Yüz yıl sonra Rosa Luxemburg’a mektup

JÜLİDE KURAL

Sevgili Rosa, yoldaşım. 

İşgal, savaş ve şiddet sarmalında bir yanda Filistin, bir yanda Rojova ve patlamaya hazır bir dünya zamanından sesleniyorum sana. Çocuklar ölürken; kadınlar ölürken; erkekler ölürken kriz içindeki kapitalizm daha çok silah daha çok kar uğruna halkları birbirine vurduruyor. Üstelik her türlü ideolojik argümanı utanmazca araçsallaştırırken insanlığı da çaresizce seyretmeye zorluyor. Tıpkı senin mektubunda yazdığında gibi “Acı dolu bir dönemin tanıklarıyız hepimiz.” Biz de maalesef Rosa. 

Yoldaşım, yaşadığım ülkenin yüz yıllık Cumhuriyet serüvenine doğru bir yolculuğa davet etmek istiyorum seni.

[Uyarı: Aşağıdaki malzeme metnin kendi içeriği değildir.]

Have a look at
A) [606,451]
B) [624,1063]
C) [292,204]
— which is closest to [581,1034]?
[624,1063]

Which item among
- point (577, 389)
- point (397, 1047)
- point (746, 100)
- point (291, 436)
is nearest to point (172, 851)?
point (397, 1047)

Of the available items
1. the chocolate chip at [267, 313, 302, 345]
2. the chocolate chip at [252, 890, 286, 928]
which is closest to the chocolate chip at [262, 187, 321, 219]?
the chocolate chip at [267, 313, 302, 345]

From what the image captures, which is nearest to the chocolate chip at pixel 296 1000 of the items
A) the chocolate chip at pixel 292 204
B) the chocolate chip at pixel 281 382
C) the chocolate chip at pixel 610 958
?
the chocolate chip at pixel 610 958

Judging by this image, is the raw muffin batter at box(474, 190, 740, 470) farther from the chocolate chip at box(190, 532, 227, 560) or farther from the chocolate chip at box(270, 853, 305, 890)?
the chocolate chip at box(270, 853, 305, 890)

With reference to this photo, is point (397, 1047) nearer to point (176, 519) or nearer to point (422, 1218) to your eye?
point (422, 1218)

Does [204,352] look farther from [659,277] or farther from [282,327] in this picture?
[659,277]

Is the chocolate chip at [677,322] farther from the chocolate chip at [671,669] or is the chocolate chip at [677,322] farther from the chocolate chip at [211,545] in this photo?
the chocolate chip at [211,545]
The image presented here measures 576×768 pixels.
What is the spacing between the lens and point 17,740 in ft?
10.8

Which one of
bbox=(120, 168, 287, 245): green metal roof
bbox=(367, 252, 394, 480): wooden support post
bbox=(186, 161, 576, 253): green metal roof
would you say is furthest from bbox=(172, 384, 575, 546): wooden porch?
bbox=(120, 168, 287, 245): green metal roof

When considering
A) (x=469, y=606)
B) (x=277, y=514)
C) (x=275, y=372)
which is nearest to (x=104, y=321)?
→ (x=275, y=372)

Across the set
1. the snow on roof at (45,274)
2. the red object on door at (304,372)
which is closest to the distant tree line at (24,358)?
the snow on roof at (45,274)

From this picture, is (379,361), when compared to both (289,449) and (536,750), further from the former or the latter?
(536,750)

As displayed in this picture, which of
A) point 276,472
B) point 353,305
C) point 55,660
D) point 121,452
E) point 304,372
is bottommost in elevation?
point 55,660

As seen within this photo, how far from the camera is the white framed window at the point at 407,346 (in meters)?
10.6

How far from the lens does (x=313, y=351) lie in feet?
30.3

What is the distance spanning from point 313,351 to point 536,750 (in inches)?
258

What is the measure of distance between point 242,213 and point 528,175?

Ki neredeyse senin katledilmenden (15 Ocak 1919) birkaç yıl sonra yani 29 Ekim 1923’de kurulan Türkiye Cumhuriyeti tarihine.  

Bir yandan Osmanlı saltanatı diğer yandan emperyalist güçlere karşı halkların katılımı ve gücüyle verilen mücadele… Monarşiden Cumhuriyet’e geçiş. Bu kuşkusuz tarihsel bir ilerlemedir ancak demokratik bir halk cumhuriyeti yerine ulus devlet inşası bağlamında kapitalist sistemi kuran egemenler kendi sınıfsal çıkarları adına büyük işçi emekçi kitleleri baskı ve sömürü mekanizmasının içine hapsetti.  

Ah Rosa tarihin didaktik diline kapıldım sanırım ama yüzyıl önce yoksul halkların mücadelesinde temellenen demokratik bir cumhuriyeti gerçekleştirememenin öfkesi ya da hüznü belki de bu dilde saklı olan?  

Ama elbette bu yüz yıllık serüven olağanüstü mücadeleler; hak kazanımları; örgütlü büyük işçi emekçi kitleleri; özgürlük mücadelesinde kararlı kadınları; devrimci gençliğin ölümü göze alarak halklar uğruna verdiği direnişleri; kürt halkının özgürlük mücadele tarihini; köylülerin yaşam alanı mücadelesini ve tabii Gezi’de simgelenen demokratik paylaşımcı özgürlükçü gençlik potansiyelini de taşıyor kuşkusuz. 

Yine bu yüzyıllık serüven ülkenin neoliberal kapitalist politikalara entegrasyonu için yapılan faşist darbeler, baskı şiddet ve işkence ile dolu yıllar, gözaltında kayıplar, yargısız infazlar, köy boşaltmaları ve binlerce genç ölüler listesi. Sahiden Rosa ne çok genç insan öldürüldü bu topraklarda…  

Senin de daima bildiğin gibi büyük emekçi kitleleri, ezilenleri bölerek bazen “dini” kullanarak, bazen “düşman” yaratarak, bazen “terör” diyerek egemenlerin her daim uyguladığı strateji bugünlerde tek adam rejiminin keyfiyeti altında hukuku, basın özgürlüğünü ayaklar altına alarak varlığını sürdürüyor.  

Sen şimdi bana soruyorsun yoldaşım ya sanat? Sanat insanlık tarihinin deneyimlerinde çelişkinin en yoğun olduğu zamanlarda hayata akan değişen değiştirendir diye düşünenlerden biri olarak bazen yılgınlığa ya da korkuya kapılsa da yüz yıllık tarihsel pratiğinde daima gelişiyor diyebilirim. Belki hayata daha fazla katılmalı belki de kitleler sanatla daha fazla buluşmalı gerçeği için hep birlikte mücadele etmeliyiz.  

Yani yoldaşım sen dünyayı bize bıraktığından bugüne mücadele sürüyor ve sürecek… Ta ki o güne dek…  

Seni ve Clara’yı çok özlüyorum Rosa. Kucaklıyorum sizleri kalpten.